“There is considerable evidence to suggest that cross-dressing women fought in the early American wars.”

It’s detail like this that makes Marie J. Kuda’s multiple contributions to Out and Proud in Chicago singular. The Oak Park historian, archivist, writer and activist leads an elite list of contributors to a new book that’s the companion to both WTTW’s recent documentary and to the Web site www.ChicagoGayHistory.org.

On Sunday, Kuda will join Out and Proud editor Tracy Baim at a discussion and book signing at Centuries & Sleuths Bookstore in Forest Park. The show, tell and sell event is one in a series of book signings across Chicagoland this month, timed both to publicize the one-of-a-kind history project broadcast this summer on public television and to mark the 20th anniversary of Coming Out Day (Oct. 11).

Kuda, who was appointed by Mayor Harold Washington to Chicago’s first Committee on Gay and Lesbian Issues and who was inducted by Mayor Richard M. Daley into Chicago’s Gay and Lesbian Hall of Fame, matter-of-factly tells us in an e-mail interview that she has 22 signed articles in this book, a few original and most reprints.

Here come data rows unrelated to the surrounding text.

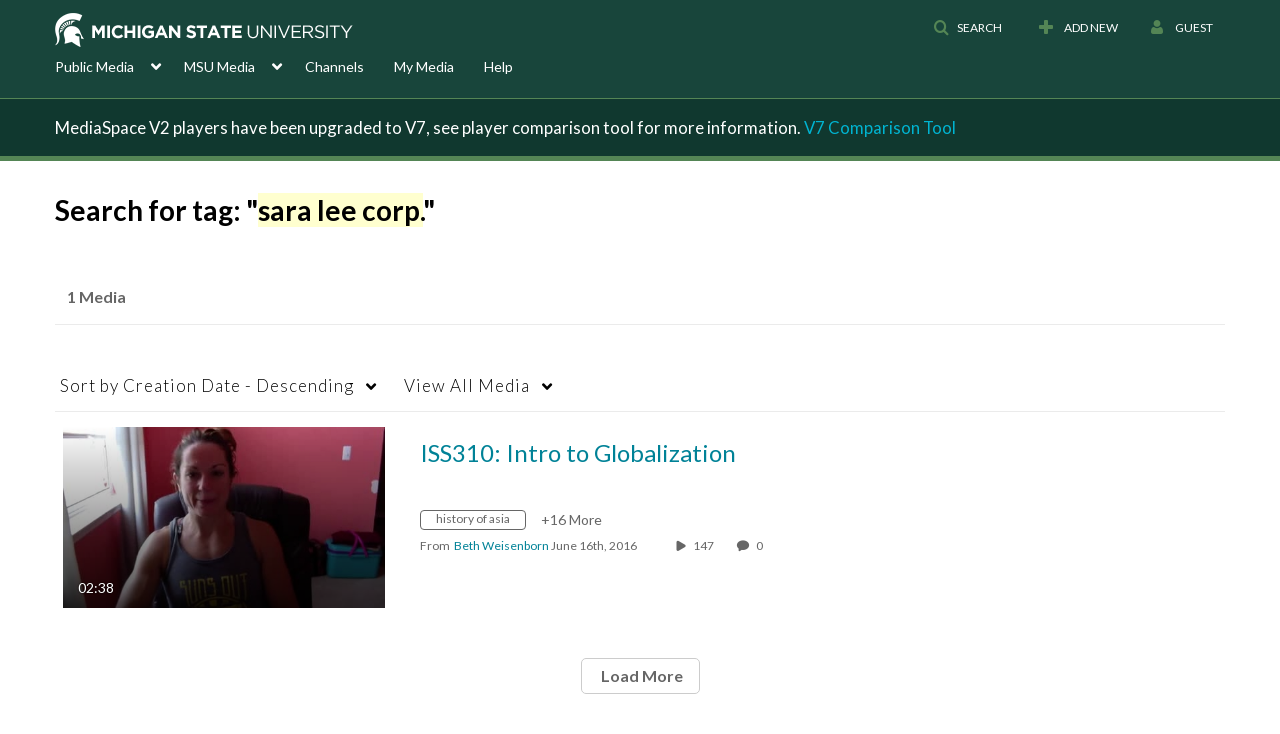

--- FILE ---
content_type: text/plain;charset=UTF-8
request_url: https://mediaspace.msu.edu/user/get-details?format=ajax&_=1768403655781
body_size: 481
content:
{"content":[{"target":"#userMobileMenuDisplayName, #userMenuDisplayName","action":"replace","content":"Guest"}],"script":"$(\"body\").trigger(\"userDetailsPopulated\");;document.querySelector(\"meta[name=xsrf-ajax-nonce]\").setAttribute(\"content\", \"[base64]\");"}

What Kuda didn’t point out is that her byline appears more frequently than that of her 10 fellow contributors, as does her credit line for many of the 224-page hardcover’s historical illustrations.

This is the same woman who, at the Oak Park Public Library, presented the program “Eleanor Roosevelt: A Second Life?” and who has penned the Web piece “Was Hemingway’s mother a lesbian?”

So don’t be surprised, then, to find Kuda’s Out and Proud bylines on “A Gay President” (Abraham Lincoln) and “Tormented Architect” (Louis Sullivan).

Meet Marie J. Kuda and Tracy Baim at Centuries & Sleuths on Sunday at 2 p.m. The book is $30.